*Direction:* Transcribe the Exorcist II review passage from "The film’s intriguing" down to "unable to resist.", inclusive.

In addition to the film’s obvious horror elements, there’s an early detour into total science fiction in the form of a fictional machine that Tuskin has invented called the “synchronizer”. This flashing device allows two subjects to share a hypnotic connection — or something. It’s necessary, because it allows the characters to discover the demon Pazuzu still lurking in Regan’s subconscious, and to share psychedelic hallucinations of flying with Pazuzu, who is revealed to be a demon closely associated with locusts. We flash to scenes in a strange Catholic church in Africa, accessible only by a death-defying climb inside of a terrifying cliff formation. The jarring mixture of these exaggerated, unfamiliar scenarios and locations starts to have a strange effect on the viewer; Exorcist II rarely takes place in the ‘real’ world, and even when it does, the real world doesn’t seem to be populated by people with motivations we can understand – just try and figure out what’s going on when Regan starts having ‘flashbacks’ while she’s tap dancing in a high school talent show. She keeps convulsing during the number, yet nobody reacts to the fact that she’s having seizures, and the number continues until she finally dives right off the stage.

The film’s intriguing imagery envisions evil as something that is communicated from one individual to another, the way the brushing of wings between locusts transmits signals to other locusts to become a destructive swarm. Regan is special because her previous exorcism gives her the ability to resist evil instead of succumbing to it, therefore breaking its chain reaction. It also links her to an African named Kokumo (James Earl Jones), who was the little boy on whom Father Merrin once performed an exorcism many years before Regan. Conversely, Kitty Wynn’s character suffers a terrible fate because she, too, was touched by the evil of Regan’s possession and was unable to resist.

*Dataset items:*
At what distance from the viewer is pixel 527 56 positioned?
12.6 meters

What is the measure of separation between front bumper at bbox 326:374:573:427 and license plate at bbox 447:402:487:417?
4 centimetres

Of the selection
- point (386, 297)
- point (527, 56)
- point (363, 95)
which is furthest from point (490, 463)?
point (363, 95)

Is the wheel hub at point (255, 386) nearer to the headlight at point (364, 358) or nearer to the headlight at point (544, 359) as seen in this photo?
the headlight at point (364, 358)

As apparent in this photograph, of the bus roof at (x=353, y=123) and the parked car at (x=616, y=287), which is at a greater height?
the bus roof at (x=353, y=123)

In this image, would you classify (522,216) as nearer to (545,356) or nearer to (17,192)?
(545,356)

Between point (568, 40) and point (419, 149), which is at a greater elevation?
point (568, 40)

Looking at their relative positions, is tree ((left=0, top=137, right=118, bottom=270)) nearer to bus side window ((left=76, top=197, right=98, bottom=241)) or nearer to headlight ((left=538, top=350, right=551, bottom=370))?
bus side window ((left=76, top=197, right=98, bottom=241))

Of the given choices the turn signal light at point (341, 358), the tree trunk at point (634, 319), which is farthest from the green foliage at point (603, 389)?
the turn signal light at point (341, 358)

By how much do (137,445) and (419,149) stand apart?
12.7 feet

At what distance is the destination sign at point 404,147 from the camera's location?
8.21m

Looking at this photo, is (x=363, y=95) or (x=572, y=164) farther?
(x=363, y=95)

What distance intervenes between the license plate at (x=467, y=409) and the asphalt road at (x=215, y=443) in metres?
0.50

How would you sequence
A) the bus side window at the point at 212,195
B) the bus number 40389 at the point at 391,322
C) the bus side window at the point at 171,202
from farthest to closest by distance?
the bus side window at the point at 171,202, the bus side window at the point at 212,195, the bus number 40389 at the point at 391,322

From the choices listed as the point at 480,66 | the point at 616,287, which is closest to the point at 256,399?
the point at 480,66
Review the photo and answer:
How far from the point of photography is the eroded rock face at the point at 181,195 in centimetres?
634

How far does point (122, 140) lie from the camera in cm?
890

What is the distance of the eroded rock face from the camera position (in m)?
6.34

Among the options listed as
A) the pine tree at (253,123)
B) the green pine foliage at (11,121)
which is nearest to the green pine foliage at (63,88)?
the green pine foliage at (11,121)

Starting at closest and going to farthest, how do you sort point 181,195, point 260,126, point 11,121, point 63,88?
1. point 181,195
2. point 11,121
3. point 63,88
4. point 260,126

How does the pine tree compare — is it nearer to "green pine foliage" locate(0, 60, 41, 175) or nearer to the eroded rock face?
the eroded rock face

*Finished answer:*
The film’s intriguing imagery envisions evil as something that is communicated from one individual to another, the way the brushing of wings between locusts transmits signals to other locusts to become a destructive swarm. Regan is special because her previous exorcism gives her the ability to resist evil instead of succumbing to it, therefore breaking its chain reaction. It also links her to an African named Kokumo (James Earl Jones), who was the little boy on whom Father Merrin once performed an exorcism many years before Regan. Conversely, Kitty Wynn’s character suffers a terrible fate because she, too, was touched by the evil of Regan’s possession and was unable to resist.